Section 1025 of Dodd-Frank gives the CFPB exclusive authority to examine insured banks, savings associations, and credit unions with total assets of more than $10 billion and their affiliates (“Large Institutions”) for compliance with federal consumer financial laws and primary authority to enforce those laws. For smaller institutions ($10 billion or less) and their affiliates, Section 1026 keeps examination and enforcement authority with the prudential regulators—the OCC, the Fed, the FDIC, and the NCUA.

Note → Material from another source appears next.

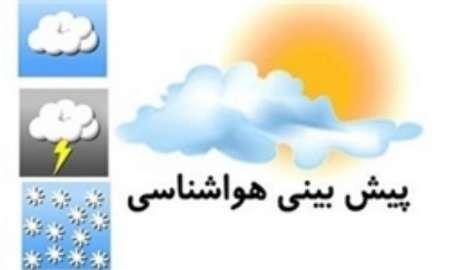سازمان هواشناسی گفت؛ فعالیت سامانه بارشی در نوار غربی کشور، آسمان تهران بارانی است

These four regulators and the CFPB have now issued a joint statement explaining how they will measure total assets for purposes of these two provisions using quarterly reports of condition or “call reports.” While the language of the statement is not entirely clear, it seems that the regulators have chosen call report data from June 30, 2011 as the bright line for determining whether or not an institution qualifies as a Large Institution. Initially, a Large Institution will be one that reported more than $10 billion in total assets on its June 30, 2011 call report. After that, an institution will not become a Large Institution unless it has reported more than $10 billion in total assets for four consecutive quarters. Once considered to be a Large Institution, an institution will cease being a Large Institution if it reported $10 billion or less in assets for four consecutive quarters.
The statement also explains that, in the case of a merger or acquisition, the same four consecutive call report test will be applied to each of the constituent entities to ascertain whether the resulting institution is or is not a Large Institution. The regulators chose this call report method because they believe that more frequent periodic determinations of asset size (which could result in sudden shifts in an institution’s primary consumer regulator) would create uncertainty and be unduly disruptive.
We think the approach chosen by the regulators generally appears sensible. However, the apparent decision to use June 30, 2011 call report data to initially identify who is a Large Institution could produce an odd result if an institution that never had more than $10 billion in total assets saw a spike in its assets to more than $10 billion as of June 30. Such an institution would become subject to the CFPB’s examination and enforcement authority and would only revert to the jurisdiction of its traditional prudential regulator when its call reports for four consecutive quarters showed total assets of $10 billion or less.